Category A: the BMW 3-Series man. Always a 320d, never the fast one. He buys it because he thinks it says hedge fund, but what it really says is company car park. You’ll know him by the broken parking sensor and the air of misplaced self-importance.
Category B: the Corsa lad. Usually in his twenties, exhaust big enough to frighten cattle, convinced he’s Ayrton Senna while delivering kebabs. His idea of an apex is the mini-roundabout outside Tesco. His passengers cling to the grab handles like shipwreck survivors. It inevitably ends in disaster.

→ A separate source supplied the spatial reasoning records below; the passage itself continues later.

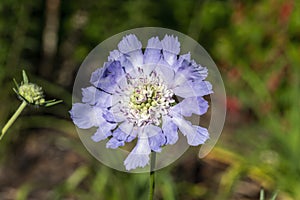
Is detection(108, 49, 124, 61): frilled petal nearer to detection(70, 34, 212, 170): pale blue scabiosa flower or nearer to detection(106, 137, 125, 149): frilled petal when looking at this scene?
detection(70, 34, 212, 170): pale blue scabiosa flower

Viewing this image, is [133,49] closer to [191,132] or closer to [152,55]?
[152,55]

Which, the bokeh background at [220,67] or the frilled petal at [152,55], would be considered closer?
the frilled petal at [152,55]

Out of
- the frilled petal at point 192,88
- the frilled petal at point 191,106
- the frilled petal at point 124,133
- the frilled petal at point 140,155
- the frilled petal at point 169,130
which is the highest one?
the frilled petal at point 192,88

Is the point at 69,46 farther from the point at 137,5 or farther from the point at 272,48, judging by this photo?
the point at 272,48

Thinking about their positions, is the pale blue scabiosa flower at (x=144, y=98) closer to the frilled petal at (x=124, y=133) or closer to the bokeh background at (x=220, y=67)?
the frilled petal at (x=124, y=133)

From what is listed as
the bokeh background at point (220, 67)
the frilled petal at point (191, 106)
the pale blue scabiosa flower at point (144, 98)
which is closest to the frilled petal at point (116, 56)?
the pale blue scabiosa flower at point (144, 98)
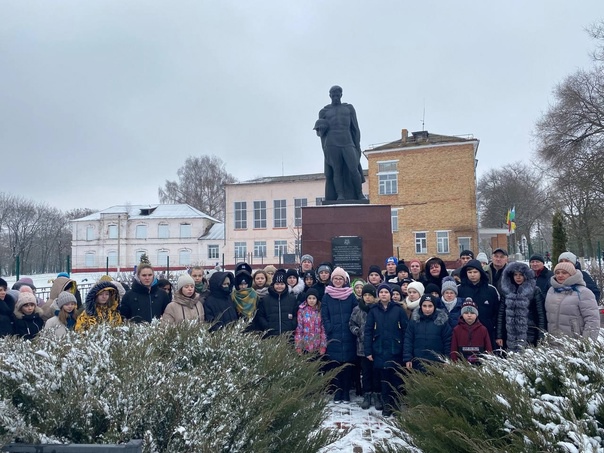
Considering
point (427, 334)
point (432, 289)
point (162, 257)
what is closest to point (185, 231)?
point (162, 257)

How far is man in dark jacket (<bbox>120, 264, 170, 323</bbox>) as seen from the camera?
17.1ft

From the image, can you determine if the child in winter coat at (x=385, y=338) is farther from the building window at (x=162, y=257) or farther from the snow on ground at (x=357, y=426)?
the building window at (x=162, y=257)

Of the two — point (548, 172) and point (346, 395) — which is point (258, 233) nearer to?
point (548, 172)

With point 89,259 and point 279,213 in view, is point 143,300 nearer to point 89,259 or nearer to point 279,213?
point 279,213

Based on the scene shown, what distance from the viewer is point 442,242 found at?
32.8 m

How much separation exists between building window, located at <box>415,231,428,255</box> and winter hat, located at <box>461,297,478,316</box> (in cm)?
2882

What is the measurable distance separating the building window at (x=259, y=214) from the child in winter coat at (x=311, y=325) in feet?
114

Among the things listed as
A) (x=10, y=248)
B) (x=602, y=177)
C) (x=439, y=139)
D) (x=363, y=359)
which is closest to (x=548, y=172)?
(x=602, y=177)

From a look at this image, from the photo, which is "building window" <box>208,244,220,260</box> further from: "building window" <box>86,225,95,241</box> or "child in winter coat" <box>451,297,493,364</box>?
"child in winter coat" <box>451,297,493,364</box>

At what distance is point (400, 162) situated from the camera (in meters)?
33.4

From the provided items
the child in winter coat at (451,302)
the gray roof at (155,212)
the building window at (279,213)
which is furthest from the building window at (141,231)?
the child in winter coat at (451,302)

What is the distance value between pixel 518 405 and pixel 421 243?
31.9 m

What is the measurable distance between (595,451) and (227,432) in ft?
4.99

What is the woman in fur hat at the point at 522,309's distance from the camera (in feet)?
15.7
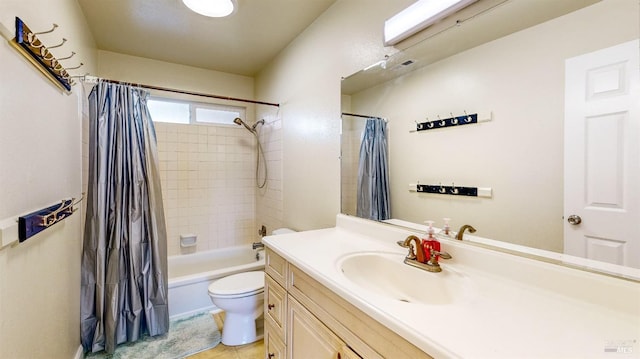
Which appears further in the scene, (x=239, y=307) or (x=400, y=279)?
(x=239, y=307)

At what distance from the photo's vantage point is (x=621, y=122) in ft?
2.48

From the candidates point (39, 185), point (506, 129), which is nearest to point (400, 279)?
point (506, 129)

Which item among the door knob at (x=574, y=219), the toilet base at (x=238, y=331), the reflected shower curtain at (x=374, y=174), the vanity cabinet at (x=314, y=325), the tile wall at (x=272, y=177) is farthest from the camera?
the tile wall at (x=272, y=177)

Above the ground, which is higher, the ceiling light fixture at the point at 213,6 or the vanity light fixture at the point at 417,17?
the ceiling light fixture at the point at 213,6

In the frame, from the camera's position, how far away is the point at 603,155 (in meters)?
0.79

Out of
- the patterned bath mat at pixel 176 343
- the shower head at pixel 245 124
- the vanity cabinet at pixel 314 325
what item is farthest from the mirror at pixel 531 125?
the shower head at pixel 245 124

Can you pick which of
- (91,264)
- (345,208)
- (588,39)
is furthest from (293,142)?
(588,39)

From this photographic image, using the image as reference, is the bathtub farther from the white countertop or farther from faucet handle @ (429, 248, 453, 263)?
faucet handle @ (429, 248, 453, 263)

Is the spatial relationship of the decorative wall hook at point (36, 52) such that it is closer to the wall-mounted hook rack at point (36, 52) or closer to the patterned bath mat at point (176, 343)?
the wall-mounted hook rack at point (36, 52)

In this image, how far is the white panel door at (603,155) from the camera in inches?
29.2

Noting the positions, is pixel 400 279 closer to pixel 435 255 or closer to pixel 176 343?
pixel 435 255

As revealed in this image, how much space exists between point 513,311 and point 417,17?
1.23 meters

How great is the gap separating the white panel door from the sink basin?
378 mm

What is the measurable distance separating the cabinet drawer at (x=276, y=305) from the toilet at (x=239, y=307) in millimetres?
477
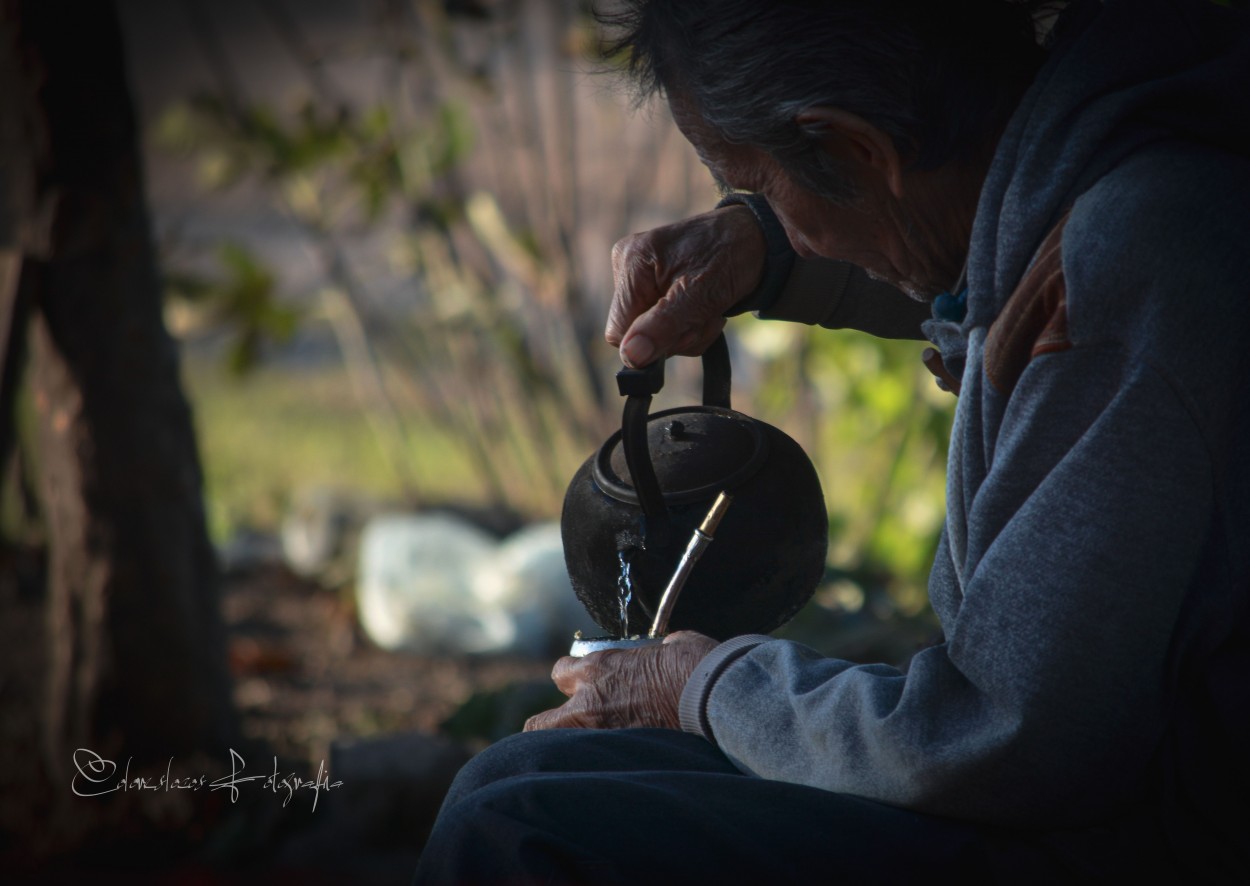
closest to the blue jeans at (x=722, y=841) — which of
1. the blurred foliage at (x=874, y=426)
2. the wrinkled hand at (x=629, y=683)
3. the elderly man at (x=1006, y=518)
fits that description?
the elderly man at (x=1006, y=518)

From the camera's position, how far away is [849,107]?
4.83ft

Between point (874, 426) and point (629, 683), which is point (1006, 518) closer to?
point (629, 683)

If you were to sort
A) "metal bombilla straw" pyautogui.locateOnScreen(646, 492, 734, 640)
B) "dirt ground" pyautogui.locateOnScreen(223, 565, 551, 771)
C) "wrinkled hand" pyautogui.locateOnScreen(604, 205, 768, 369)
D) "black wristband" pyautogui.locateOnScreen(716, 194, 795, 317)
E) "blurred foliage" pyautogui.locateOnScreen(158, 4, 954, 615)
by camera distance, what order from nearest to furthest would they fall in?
"metal bombilla straw" pyautogui.locateOnScreen(646, 492, 734, 640) → "wrinkled hand" pyautogui.locateOnScreen(604, 205, 768, 369) → "black wristband" pyautogui.locateOnScreen(716, 194, 795, 317) → "dirt ground" pyautogui.locateOnScreen(223, 565, 551, 771) → "blurred foliage" pyautogui.locateOnScreen(158, 4, 954, 615)

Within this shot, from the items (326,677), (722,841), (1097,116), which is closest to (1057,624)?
(722,841)

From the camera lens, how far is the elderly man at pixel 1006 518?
1.22m

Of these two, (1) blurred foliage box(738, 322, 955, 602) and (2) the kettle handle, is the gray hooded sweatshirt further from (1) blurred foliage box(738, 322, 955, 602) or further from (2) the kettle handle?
(1) blurred foliage box(738, 322, 955, 602)

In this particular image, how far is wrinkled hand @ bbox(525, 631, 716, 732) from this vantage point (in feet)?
5.23

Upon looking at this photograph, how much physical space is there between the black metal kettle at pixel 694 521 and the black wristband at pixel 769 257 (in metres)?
0.28

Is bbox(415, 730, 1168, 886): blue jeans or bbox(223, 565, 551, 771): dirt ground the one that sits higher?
bbox(415, 730, 1168, 886): blue jeans

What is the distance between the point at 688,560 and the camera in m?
1.78

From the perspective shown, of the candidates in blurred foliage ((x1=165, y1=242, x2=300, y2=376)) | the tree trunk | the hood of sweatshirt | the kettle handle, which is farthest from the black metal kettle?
blurred foliage ((x1=165, y1=242, x2=300, y2=376))

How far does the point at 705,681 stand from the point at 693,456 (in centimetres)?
48

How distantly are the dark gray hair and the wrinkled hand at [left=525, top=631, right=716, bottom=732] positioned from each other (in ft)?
2.14

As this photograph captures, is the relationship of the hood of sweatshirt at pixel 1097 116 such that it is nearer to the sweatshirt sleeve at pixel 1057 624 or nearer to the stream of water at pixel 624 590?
the sweatshirt sleeve at pixel 1057 624
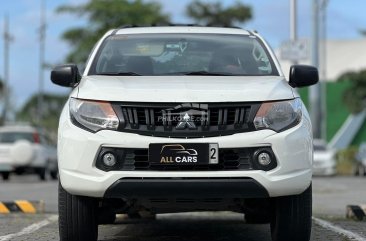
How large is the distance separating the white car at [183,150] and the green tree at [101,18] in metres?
30.7

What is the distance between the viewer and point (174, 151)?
503 cm

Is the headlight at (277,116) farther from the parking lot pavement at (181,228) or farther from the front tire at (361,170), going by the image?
the front tire at (361,170)

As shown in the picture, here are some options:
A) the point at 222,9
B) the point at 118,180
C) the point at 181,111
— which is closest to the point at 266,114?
the point at 181,111

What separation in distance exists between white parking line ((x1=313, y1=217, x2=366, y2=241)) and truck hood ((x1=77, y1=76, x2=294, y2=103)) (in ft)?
5.96

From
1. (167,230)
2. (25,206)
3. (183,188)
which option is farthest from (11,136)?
(183,188)

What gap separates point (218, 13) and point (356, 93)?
918 cm

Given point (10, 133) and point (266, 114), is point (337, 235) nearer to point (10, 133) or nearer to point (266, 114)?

Category C: the boomer Lexus Or Galaxy owner. Bought it for the reliability and the buttons the size of dinner plates. Drives it once a week to the golf club at 23 miles an hour or fills it full of junk for the tip rum (like me). If it wasn’t for him, you wouldn’t know Lexus still made cars.
Category D: the performance and prestige buyer. This is where it gets interesting. They’re after the Porsche, the Ferrari, the Aston, or at the very least the high-powered Mercedes or Audi. Not that we’ve had Ferraris or Astons through our dealership, but we’ve certainly seen the Porsches, the Mercedes and the Audis. These are the cars people buy when they want to announce that their bonus has landed and they’re not afraid to convert it into exhaust noise. And here’s where my eldest son slots in. He doesn’t bother with finance or lease paperwork - he pays in cash. He just wants the fastest car on the block, and he can afford it. It’s not about teddy bears, drainpipe exhausts, or buttons the size of dinner plates. It’s about speed, bought outright. A cheque? No. A wad of notes on the salesman’s desk. And a grin that says, “Yes, I really did just do that.”
So there you have it. Equal opportunities in stereotyping. Women with teddy bears and Instagram filters, men with delusions of grandeur, drainpipes for exhausts, buttons like dinner plates, and the occasional cash-flashing son who thinks he’s auditioning for Top Gear. Nobody escapes the polemic, and nor should they. Because the truth is, cars don’t just reveal taste - they reveal character. And sometimes, that character is written in chrome letters across the boot lid.